Der Aufsichtsrat war ruhig bzw. wurde ruhig gestellt, Informationsträger Scheel wurde aus den wichtigsten Gesprächen rausgehalten, die SC-Führung war eben nicht nach 4 min. bestens informiert.

Die Geschichte zeigt: In jedem erfolgreichen Verein entscheidet eine Spitze von 2 bis 4 Leuten. Beim HSV der letzten 3 Jahren entscheiden bis zu 15 Menschen. Über Verpflichtungen, Verkäufe, Vertragsverlängerungen, Entlassungen etc.

11 Aufsichtsräte

Ein vierköpfiger  Vorstand

Ein Trainer

Alle reden mit, alle bringen ihre persönliche Vorstellungen, ihre Eitelkeiten, ihre Abhängigkeiten aus Seilschaften mit ein. Und das Allerschlimmste: Die wenigsten von ihnen haben von der Materie überhaupt einen Plan !!!

Aber bitte – schmeißt van Marwijk raus, der Holländer wird’s überleben. Wahrscheinlich geht’s ihm sogar besser, wenn er diesen Chaos-Club hinter sich hat.

Aber – ich garantiere eins: Man könnte in diesem Verein, in dieser Konstellation, bei dieser medialen Abhängigkeit einen Klopp, einen Guardiola, sogar einen Mourinho verpflichten, sie würden nicht mehr aus der Mannschaft rausholen. Man könnte Christiano Ronaldo holen, Neymar, Ibrahimovic. Sie alle würden nach kürzester Zeit an diesem Verein verzweifeln.

Aber all das sind lustige Worte, passieren wird genau das Gegenteil. Man wird erneut eine Not-OP am offenen Herzen durchführen, die Krankeit selbst aber wird unbehandelt bleiben.
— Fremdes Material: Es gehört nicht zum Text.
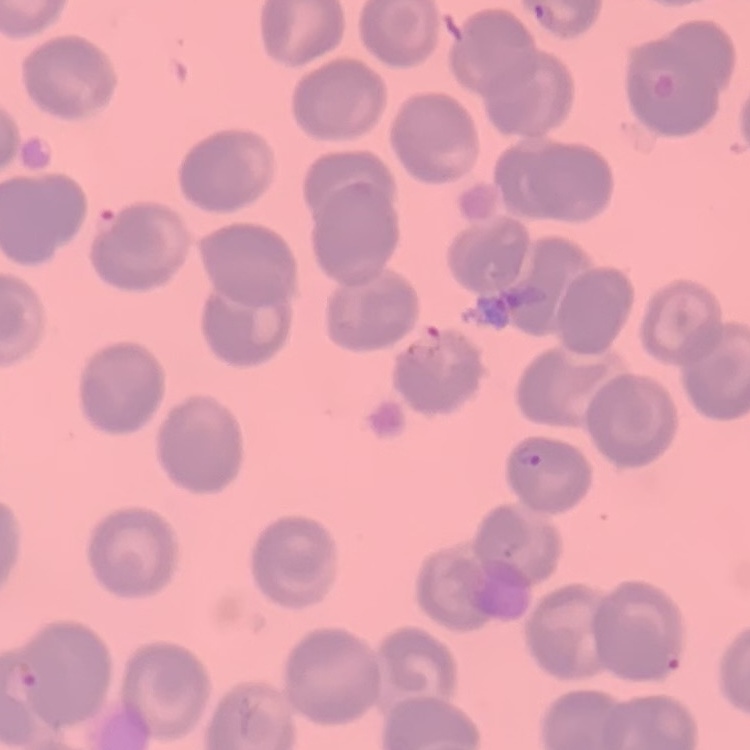

The erythrocytes show no rouleaux formation. Stained with either Field's or Giemsa. Thin blood film. One tile cut from a larger photomicrograph.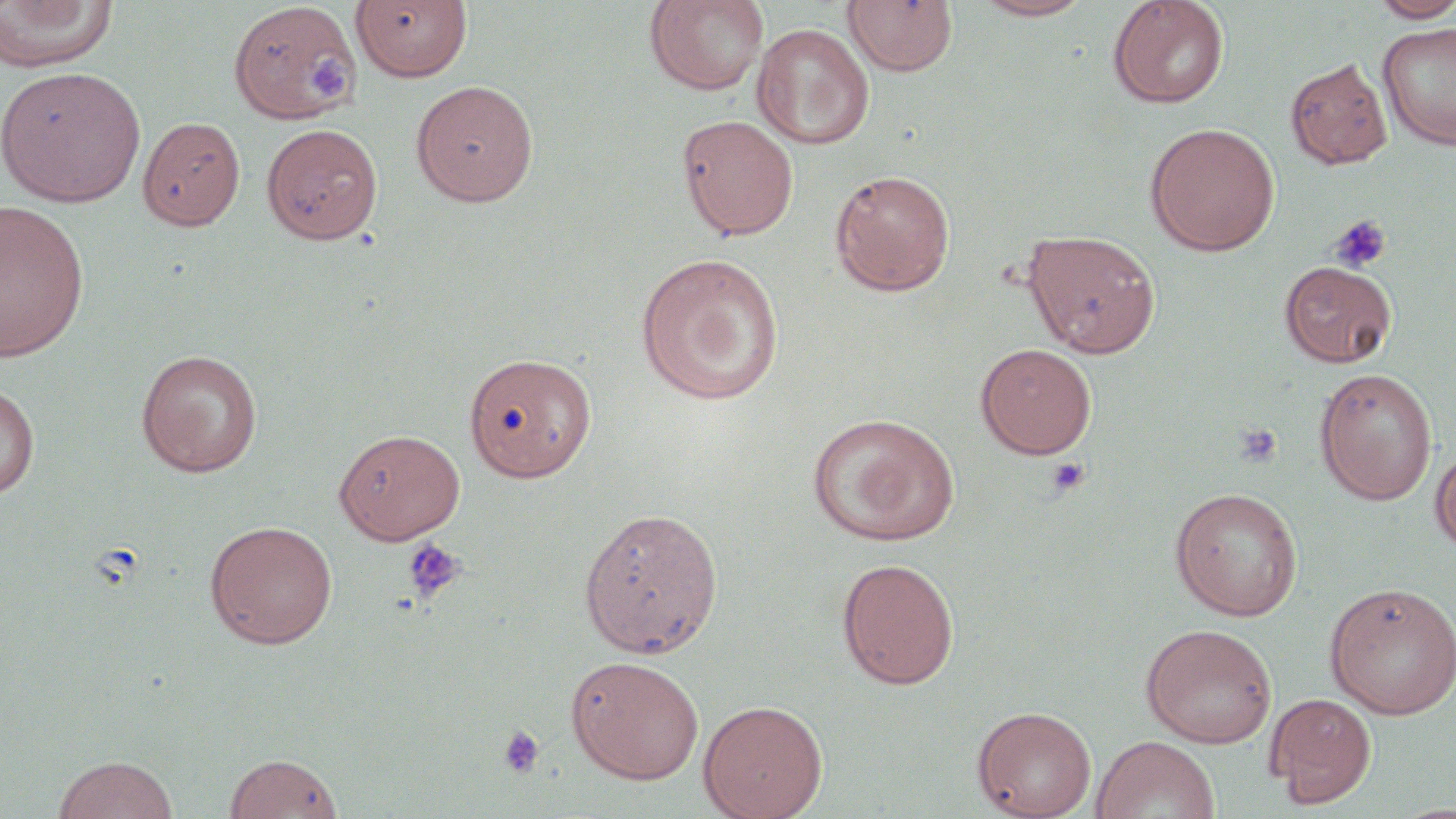

Summary:
  - Coordinate format: approximate bounding boxes as (x1, y1, x2, y2) in pixels
  - Platelet locations: (304, 53, 359, 109), (1328, 215, 1392, 273), (1234, 423, 1283, 468), (1046, 456, 1090, 496), (402, 538, 465, 604), (496, 724, 545, 780)
  - Uninfected red blood cell locations: (643, 0, 769, 96), (970, 0, 1098, 21), (1106, 0, 1230, 110), (1368, 0, 1456, 22), (0, 1, 119, 72), (350, 1, 473, 82), (842, 1, 958, 76), (228, 2, 362, 125), (1377, 20, 1456, 151), (752, 23, 875, 150), (1285, 58, 1393, 170), (0, 66, 146, 207), (410, 80, 539, 206), (677, 113, 799, 241), (137, 116, 246, 231), (1145, 122, 1281, 256), (261, 123, 384, 244), (829, 169, 956, 296), (0, 200, 91, 362), (1022, 228, 1161, 358), (634, 252, 786, 406), (1280, 261, 1396, 367), (975, 342, 1097, 459), (135, 349, 263, 476), (464, 351, 597, 482), (1314, 368, 1437, 505), (0, 382, 39, 501), (807, 412, 960, 546), (333, 428, 467, 544), (1430, 446, 1456, 558), (1169, 486, 1303, 621), (578, 505, 723, 658), (204, 520, 338, 649), (836, 557, 959, 689), (1323, 581, 1456, 719), (1140, 623, 1278, 748), (566, 655, 705, 784), (1264, 692, 1376, 807), (697, 699, 828, 819), (972, 705, 1097, 819), (1092, 735, 1220, 819), (223, 752, 344, 819), (52, 755, 178, 819)
  - Slide-level diagnosis: no evidence of blood parasites
  - Magnification: 1000x
  - Stain: May-Grünwald-Giemsa
  - Image size: 1456×819 pixels
  - Preparation: thin blood film
  - Modality: light microscopy
  - Field of view: one of a larger specimen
Und so werden wir demnächst Trainer X bekommen, dann Ende 2014 Trainer Y und spätestens 2015 Trainer Z.

Diejenigen aber, die den Virus verbreiten, werden dann immer noch auf ihren Sesseln sitzen und sich keiner Schuld bewußt sein. Sei es in Aufsichtsratssitzungen, Vorstandsbüros oder Redaktionsräumen.